Reto 1 — Según el fragmento sobre Byron, ¿qué edad tiene el muchacho?

Fragmento —
En la sofocante e improvisada cancha de polvo naranjado, Byron* le ha dedicado tantos goles a su padre que si los pusiese en galería, tapizaría el cielo de su barrio encumbrado. O, por lo menos, el callejón que lleva a donde está el nombre de su padre.
Todos quieren ver en su equipo esa figura diminuta, de escasos 14 años, que parece desbaratarse cuando corre con el balón. Su amague extendido, de largas zancadas, es tan efectivo que al terminar el primer tiempo cambia de equipo.
Se lo pelean, incluso si pide minutos en pleno juego para hacerse a un lado y embotar su dedo gordo con cinco capas de tela cuando este asoma por sus guayos rotos, desgastados por tantas jugadas y tantos goles en esa cancha rojiza.
—Esto no pasaría si mi papá estuviera acá. Él ya me habría dado unos guayos nuevos— relata.
Cada vez que Byron la embocaba en el arco contrario, corría hasta las gradas donde su padre lo animaba: “Así es, así es mijo” y le besaba la frente.

Datos para procesar —
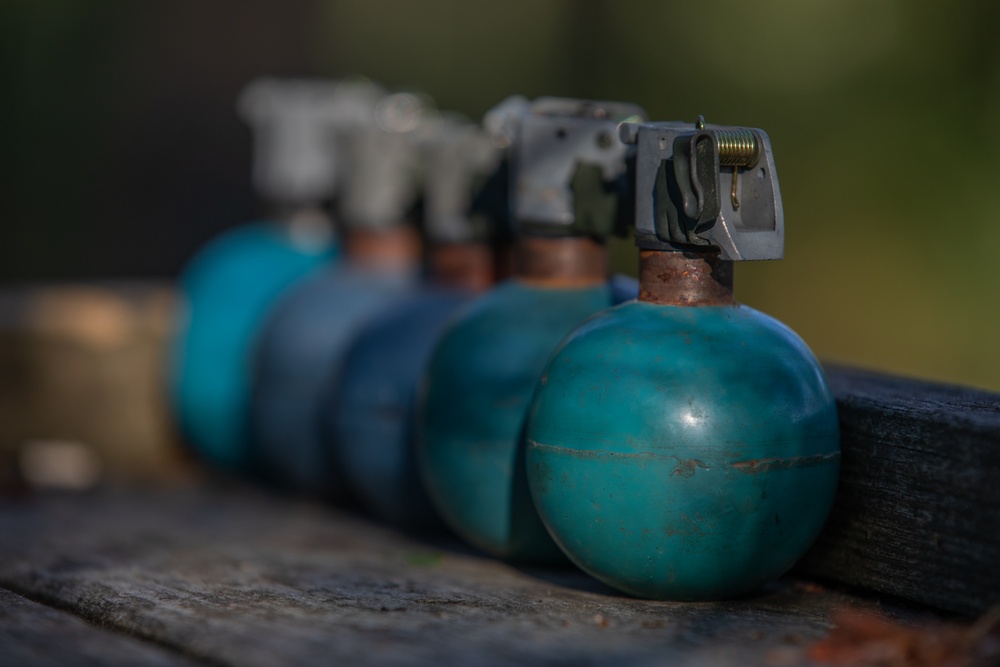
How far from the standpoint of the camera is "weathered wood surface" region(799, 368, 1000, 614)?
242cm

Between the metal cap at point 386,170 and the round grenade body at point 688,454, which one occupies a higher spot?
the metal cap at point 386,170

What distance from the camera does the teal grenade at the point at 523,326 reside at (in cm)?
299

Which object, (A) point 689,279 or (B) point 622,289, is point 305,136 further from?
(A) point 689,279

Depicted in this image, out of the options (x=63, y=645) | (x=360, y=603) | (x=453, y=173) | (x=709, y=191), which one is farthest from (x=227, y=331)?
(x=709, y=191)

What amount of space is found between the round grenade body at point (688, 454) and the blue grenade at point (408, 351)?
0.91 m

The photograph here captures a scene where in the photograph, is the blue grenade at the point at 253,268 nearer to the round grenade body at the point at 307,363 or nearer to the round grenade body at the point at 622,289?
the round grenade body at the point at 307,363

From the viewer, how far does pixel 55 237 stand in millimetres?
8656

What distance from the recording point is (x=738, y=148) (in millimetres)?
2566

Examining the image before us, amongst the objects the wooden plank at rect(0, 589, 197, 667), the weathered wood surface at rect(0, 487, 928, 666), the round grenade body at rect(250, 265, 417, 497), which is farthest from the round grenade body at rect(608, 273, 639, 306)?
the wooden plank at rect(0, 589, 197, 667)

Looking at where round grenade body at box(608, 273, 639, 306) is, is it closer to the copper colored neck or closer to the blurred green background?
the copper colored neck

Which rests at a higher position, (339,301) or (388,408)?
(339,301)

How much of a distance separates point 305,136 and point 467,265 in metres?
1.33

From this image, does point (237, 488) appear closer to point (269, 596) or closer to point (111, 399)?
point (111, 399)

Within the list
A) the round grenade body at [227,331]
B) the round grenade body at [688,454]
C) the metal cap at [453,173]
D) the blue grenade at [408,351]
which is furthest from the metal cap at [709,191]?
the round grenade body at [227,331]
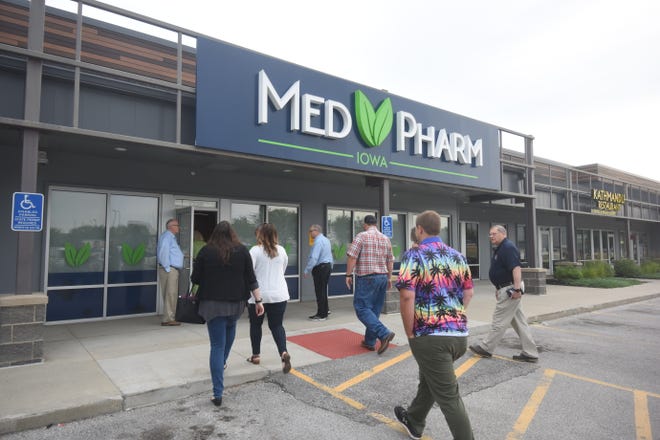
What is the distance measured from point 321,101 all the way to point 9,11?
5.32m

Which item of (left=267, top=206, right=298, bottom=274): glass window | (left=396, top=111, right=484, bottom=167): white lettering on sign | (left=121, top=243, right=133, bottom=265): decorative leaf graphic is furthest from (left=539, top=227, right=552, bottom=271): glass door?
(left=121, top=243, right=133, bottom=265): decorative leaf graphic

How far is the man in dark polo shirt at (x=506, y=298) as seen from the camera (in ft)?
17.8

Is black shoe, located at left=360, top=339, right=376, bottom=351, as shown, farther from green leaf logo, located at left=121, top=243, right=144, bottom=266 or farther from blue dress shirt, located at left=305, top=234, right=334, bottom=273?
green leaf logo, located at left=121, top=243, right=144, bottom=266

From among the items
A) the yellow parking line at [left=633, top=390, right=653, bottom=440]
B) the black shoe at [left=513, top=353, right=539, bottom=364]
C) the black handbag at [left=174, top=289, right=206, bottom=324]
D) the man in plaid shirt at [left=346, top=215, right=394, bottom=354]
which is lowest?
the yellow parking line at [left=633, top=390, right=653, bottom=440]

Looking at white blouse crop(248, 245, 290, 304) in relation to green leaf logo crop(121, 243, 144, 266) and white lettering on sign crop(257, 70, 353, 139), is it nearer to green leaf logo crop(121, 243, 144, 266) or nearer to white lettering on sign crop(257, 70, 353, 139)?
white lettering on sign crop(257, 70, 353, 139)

Reto 2 — Extrae sin ningún cambio las líneas de los registros que van desde la que contiene "Which item of" hasta el final de los registros, con ambos extremos incluidos.

Respuesta 1 — Tiene escasos 14 años.

Respuesta 2 —
Which item of (left=267, top=206, right=298, bottom=274): glass window | (left=396, top=111, right=484, bottom=167): white lettering on sign | (left=121, top=243, right=133, bottom=265): decorative leaf graphic is furthest from (left=539, top=227, right=552, bottom=271): glass door?
(left=121, top=243, right=133, bottom=265): decorative leaf graphic

How far is the man in dark polo shirt at (x=506, y=298) as seen from the camera (in ft)?
17.8

Is black shoe, located at left=360, top=339, right=376, bottom=351, as shown, farther from green leaf logo, located at left=121, top=243, right=144, bottom=266 or farther from blue dress shirt, located at left=305, top=234, right=334, bottom=273?
green leaf logo, located at left=121, top=243, right=144, bottom=266

From among the items
A) the yellow parking line at [left=633, top=390, right=653, bottom=440]
B) the black shoe at [left=513, top=353, right=539, bottom=364]
C) the black handbag at [left=174, top=289, right=206, bottom=324]
D) the man in plaid shirt at [left=346, top=215, right=394, bottom=354]
which is lowest?
the yellow parking line at [left=633, top=390, right=653, bottom=440]

Looking at white blouse crop(248, 245, 290, 304) in relation to green leaf logo crop(121, 243, 144, 266) and white lettering on sign crop(257, 70, 353, 139), is it nearer to green leaf logo crop(121, 243, 144, 266) or nearer to white lettering on sign crop(257, 70, 353, 139)?
white lettering on sign crop(257, 70, 353, 139)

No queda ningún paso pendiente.